• _TEXT UNDER STUDY_
FAQs Regarding Superannuation

How much super do I need when I retire?

The general rule of thumb is that you’ll need 67% of your current net income each year. Use the ASFA Retirement Standard to find out what’s required for a modest or a comfortable lifestyle. This standard is updated quarterly.

How much does my employer contribute into my super fund?

By law, your employer must contribute 9.5% of your wage into your superannuation fund. This is in addition to your wage. You can check how much your employer has paid by looking on the annual statement from your super fund. It may also be shown on your payslip.

Do I get charged any fees on my superannuation?

Yes. Each super fund charges differently. It’s vital that you understand what fees you are paying on your super fund, as this will ultimately impact your savings. And if you have more than one super account, you are paying multiple sets of fees. It’s generally advisable to consolidate your super into one account to avoid paying more fees than you need to.

What tax benefits are there if I make personal payments into my superannuation?

If you are a low to middle income earner, you can take advantage of the super co-contribution payment from the Government. This means that if you make personal super contributions, the Government will match (or more than match) it up, to a certain limit. Better yet, you don’t even have to apply for it. As long as you make the contributions, and lodge an income tax return, you will receive the benefit automatically.

Why should I make extra contributions into my super?

Your superannuation provides income to support you when you retire. And while you may be eligible to receive the Age Pension, on its own, it’s unlikely to be sufficient to maintain a moderate lifestyle, based on the ASFA Retirement Standard. It’s also impossible to know how many years you’ll live for or what your health circumstances may be in later years. It’s therefore really important to make additional contributions in to your super as early as possible, so you can grow your super as much as you can. By doing so, you, you will create a financial buffer that can help you enjoy your retirement without money worries.

What is ‘salary sacrifice’?

Salary sacrifice is when money is deducted from your ‘before tax income’ and paid in to your super. If you’re interested in doing this, you will need to discuss it with your employer. An advantage of salary sacrifice is that you lower your taxable income, and this means you pay less tax.

What happens if I change jobs?

You can decide what to do with your super account. You can choose to stay with your current fund, switch to your new employer’s fund or even switch to a completely new fund. It’s important to remember that you should consider combining your super into just one account, to avoid paying multiple fees.

What if I want to change my super fund?

Changing your super fund is possible, but since your super is likely to be a substantial asset in your life, consider the differences between funds carefully before making the change.  Even small differences can compound over the years and make a big impact on your final balance.

When can I withdraw my super?

You can withdraw your super when you’ve reached your ‘preservation age’. Preservation age ranges from 55 to 60 years old, depending on what year you were born. Visit the Australian Taxation Office website to find out more. It’s also possible to withdraw your super before reaching your preservation age under limited circumstances, such as if you suffer from certain medical conditions or financial hardship.

What is a ‘Self Managed Super Fund’ (SMSF)?

A SMSF is a type of superannuation fund that gives you greater control over your super. It’s important to note that it can be a complicated and time consuming process that requires you to set up a trust fund, comply with various administrative and reporting requirements and stay up to date with any changes in law. Ideally, to be worthwhile, you should have a retirement account of at least $150,000 to set up a SMSF. If you are interested, we can refer you to one of our strategic partners who specialises in setting up SMSFs.

What is ‘lost super’ and ‘unclaimed super’?

Most people will change jobs or address at some stage (and sometimes their names too). If you haven’t alerted your super fund, they may have lost contact with you, making any super they hold for you categorised as ‘lost’ or ‘unclaimed’. To search for lost and/or unclaimed super, you can use the ATO’s online SuperSeeker tool.

• _ASSIGNMENT_
Copy out the part of the superannuation FAQ that opens with "What happens if" and closes with "paying multiple fees.", substituting "consolidating" for "combining".

• _RECORD SET_
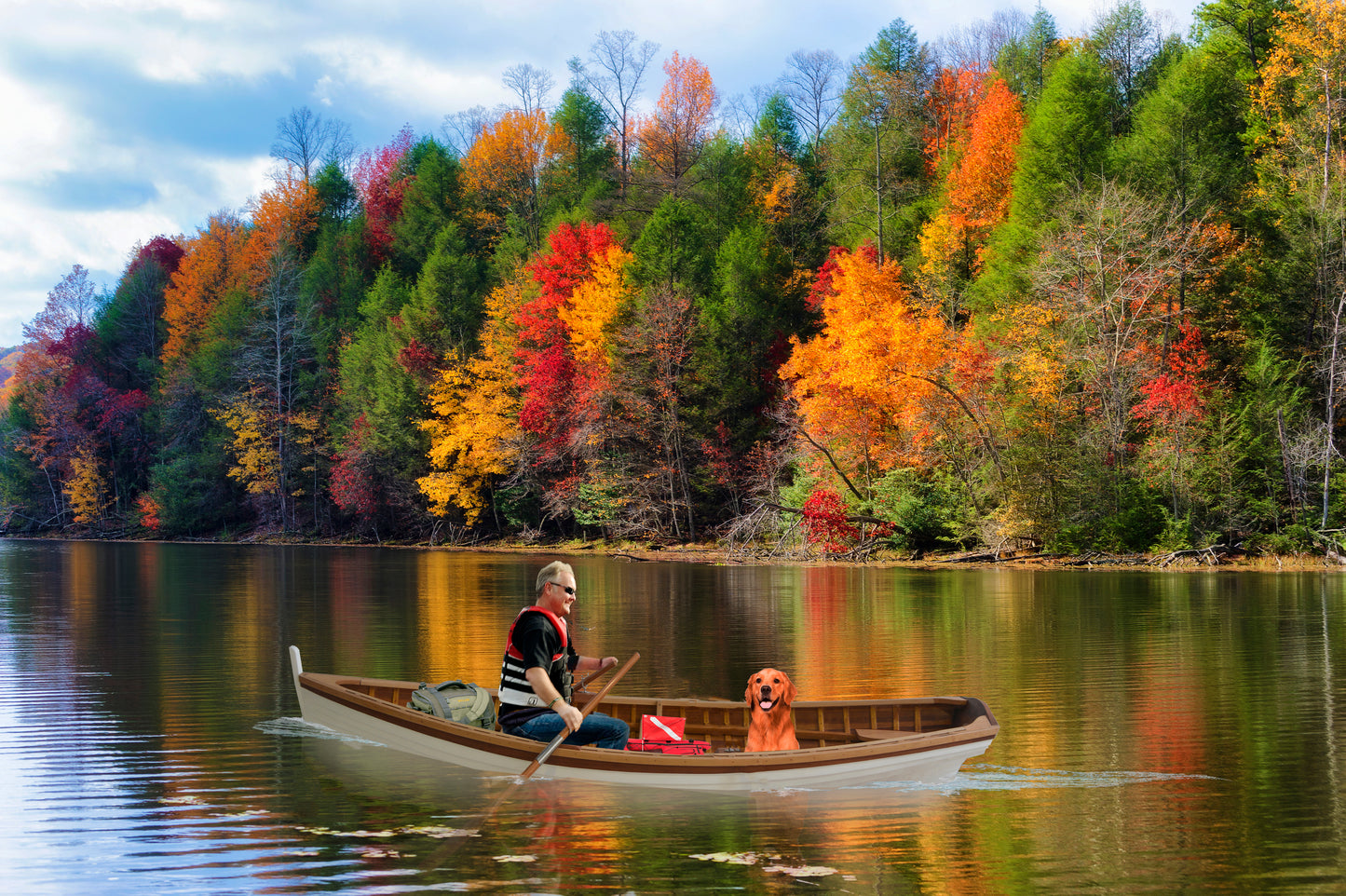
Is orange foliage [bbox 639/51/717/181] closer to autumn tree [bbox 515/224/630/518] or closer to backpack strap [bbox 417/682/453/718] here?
autumn tree [bbox 515/224/630/518]

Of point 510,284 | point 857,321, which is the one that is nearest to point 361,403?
point 510,284

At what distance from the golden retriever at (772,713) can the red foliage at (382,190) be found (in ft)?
209

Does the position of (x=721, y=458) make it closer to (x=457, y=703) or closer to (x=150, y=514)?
(x=457, y=703)

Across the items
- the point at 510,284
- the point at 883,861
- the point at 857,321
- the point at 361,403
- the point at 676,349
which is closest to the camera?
the point at 883,861

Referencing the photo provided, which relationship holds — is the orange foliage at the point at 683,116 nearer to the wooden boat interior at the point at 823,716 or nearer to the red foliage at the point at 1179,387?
the red foliage at the point at 1179,387

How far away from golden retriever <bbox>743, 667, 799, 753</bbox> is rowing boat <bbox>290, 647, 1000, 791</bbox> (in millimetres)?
363

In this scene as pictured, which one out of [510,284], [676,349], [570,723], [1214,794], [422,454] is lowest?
[1214,794]

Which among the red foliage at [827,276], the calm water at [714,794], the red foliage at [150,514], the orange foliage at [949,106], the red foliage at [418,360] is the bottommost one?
the calm water at [714,794]

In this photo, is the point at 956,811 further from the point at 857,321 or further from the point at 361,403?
the point at 361,403

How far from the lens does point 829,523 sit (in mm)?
35938

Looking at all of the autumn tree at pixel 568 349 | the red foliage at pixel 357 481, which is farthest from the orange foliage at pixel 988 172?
the red foliage at pixel 357 481

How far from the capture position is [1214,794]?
8406 mm

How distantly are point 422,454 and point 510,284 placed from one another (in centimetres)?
938

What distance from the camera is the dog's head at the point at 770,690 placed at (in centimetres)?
861
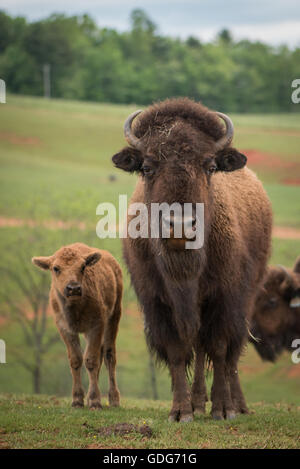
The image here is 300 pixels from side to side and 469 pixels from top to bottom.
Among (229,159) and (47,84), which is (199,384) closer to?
(229,159)

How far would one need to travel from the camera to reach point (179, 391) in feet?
27.1

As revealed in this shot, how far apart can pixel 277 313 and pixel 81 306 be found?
6.06 metres

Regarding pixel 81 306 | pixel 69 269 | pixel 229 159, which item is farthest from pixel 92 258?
pixel 229 159

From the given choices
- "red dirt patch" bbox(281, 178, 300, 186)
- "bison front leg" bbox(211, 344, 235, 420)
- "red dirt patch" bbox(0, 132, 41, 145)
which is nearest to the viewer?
"bison front leg" bbox(211, 344, 235, 420)

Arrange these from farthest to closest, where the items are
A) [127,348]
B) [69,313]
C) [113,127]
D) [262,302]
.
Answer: [113,127] < [127,348] < [262,302] < [69,313]

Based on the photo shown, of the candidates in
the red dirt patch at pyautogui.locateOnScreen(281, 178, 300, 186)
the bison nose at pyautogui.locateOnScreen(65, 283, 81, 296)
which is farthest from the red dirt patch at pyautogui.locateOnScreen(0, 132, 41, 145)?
the bison nose at pyautogui.locateOnScreen(65, 283, 81, 296)

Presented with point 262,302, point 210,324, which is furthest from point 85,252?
point 262,302

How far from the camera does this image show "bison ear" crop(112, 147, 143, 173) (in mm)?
7984

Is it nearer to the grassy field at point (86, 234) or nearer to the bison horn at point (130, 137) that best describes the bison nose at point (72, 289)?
the grassy field at point (86, 234)

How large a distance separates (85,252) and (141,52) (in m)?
87.8

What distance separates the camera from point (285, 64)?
297ft

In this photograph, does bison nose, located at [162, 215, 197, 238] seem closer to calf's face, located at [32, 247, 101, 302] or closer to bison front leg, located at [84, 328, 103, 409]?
calf's face, located at [32, 247, 101, 302]

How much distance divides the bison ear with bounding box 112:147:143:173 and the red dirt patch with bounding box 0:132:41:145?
55.5m
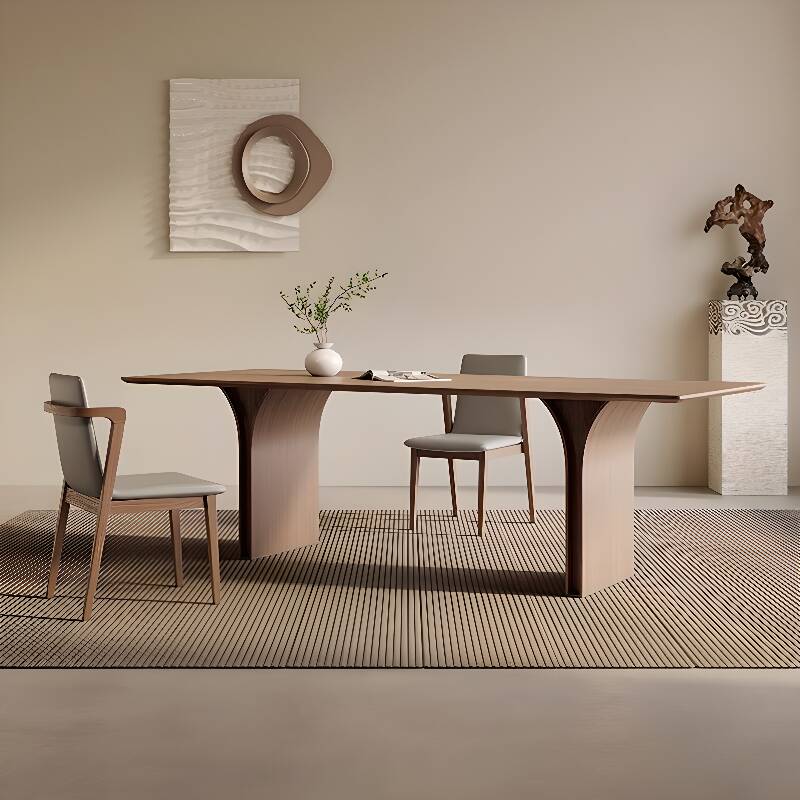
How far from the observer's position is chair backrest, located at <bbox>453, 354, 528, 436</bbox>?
194 inches

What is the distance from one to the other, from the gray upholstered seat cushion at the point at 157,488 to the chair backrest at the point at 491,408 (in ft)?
5.56

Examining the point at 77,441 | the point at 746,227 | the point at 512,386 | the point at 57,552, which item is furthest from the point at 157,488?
the point at 746,227

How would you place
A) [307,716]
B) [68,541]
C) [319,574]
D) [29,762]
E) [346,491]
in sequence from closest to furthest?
[29,762] < [307,716] < [319,574] < [68,541] < [346,491]

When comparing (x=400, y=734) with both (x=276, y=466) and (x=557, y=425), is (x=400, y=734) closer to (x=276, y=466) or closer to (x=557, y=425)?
(x=557, y=425)

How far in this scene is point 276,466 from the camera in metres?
4.45

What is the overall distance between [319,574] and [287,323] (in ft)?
8.04

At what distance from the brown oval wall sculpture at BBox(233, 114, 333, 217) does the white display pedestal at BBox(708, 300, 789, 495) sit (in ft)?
7.69

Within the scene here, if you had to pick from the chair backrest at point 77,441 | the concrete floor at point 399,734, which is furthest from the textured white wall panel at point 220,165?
the concrete floor at point 399,734

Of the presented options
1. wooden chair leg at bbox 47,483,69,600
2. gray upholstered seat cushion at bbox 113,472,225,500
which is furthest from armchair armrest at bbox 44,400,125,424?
wooden chair leg at bbox 47,483,69,600

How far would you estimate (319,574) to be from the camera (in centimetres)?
405

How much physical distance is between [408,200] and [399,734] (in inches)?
162

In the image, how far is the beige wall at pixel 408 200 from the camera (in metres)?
6.07

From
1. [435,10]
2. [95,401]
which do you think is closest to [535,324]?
[435,10]

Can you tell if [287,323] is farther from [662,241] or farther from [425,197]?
[662,241]
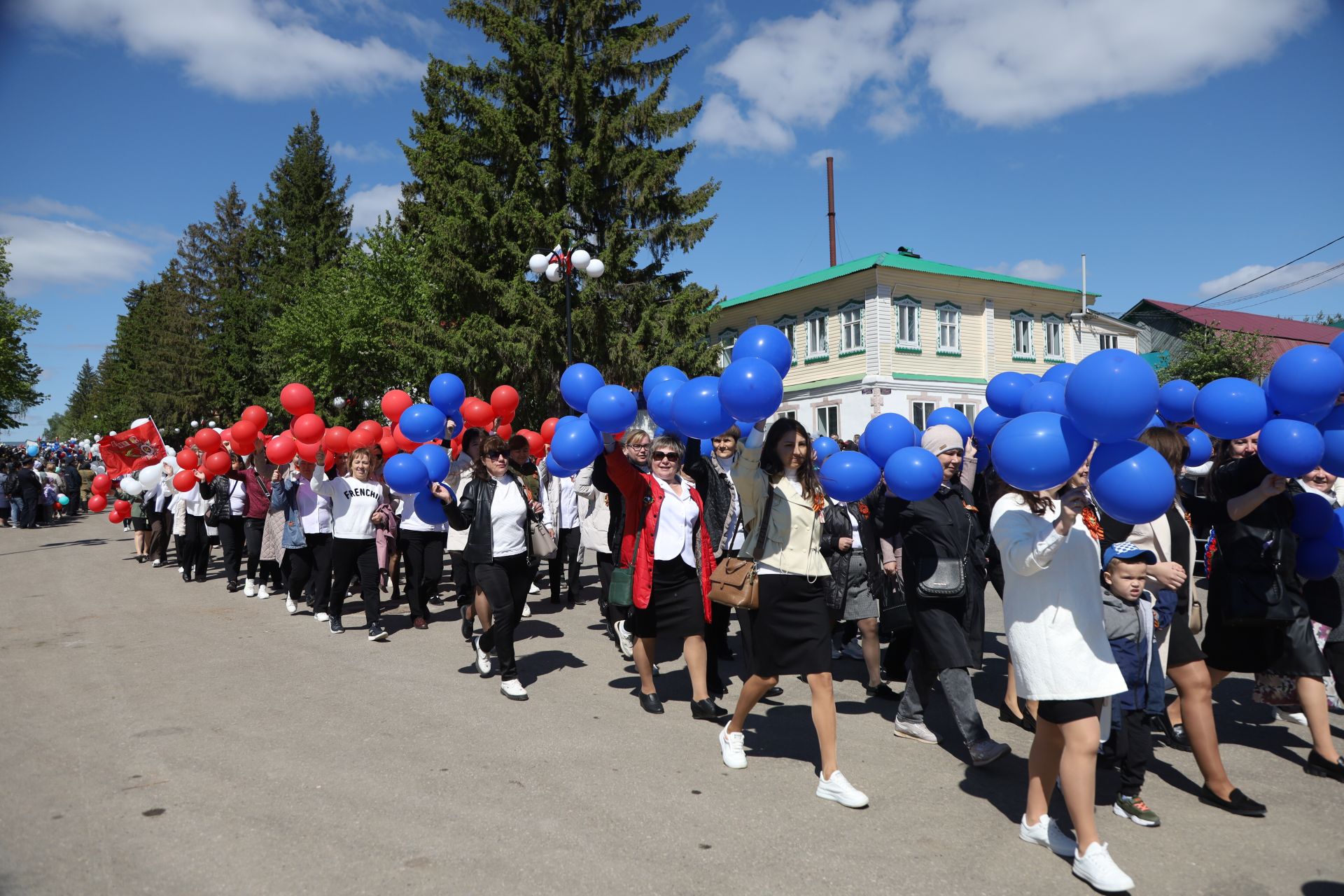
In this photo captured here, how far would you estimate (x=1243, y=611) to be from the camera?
4.51 m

• _RESULT FOR THIS EXERCISE_
What happens if I change jobs?

You can decide what to do with your super account. You can choose to stay with your current fund, switch to your new employer’s fund or even switch to a completely new fund. It’s important to remember that you should consider consolidating your super into just one account, to avoid paying multiple fees.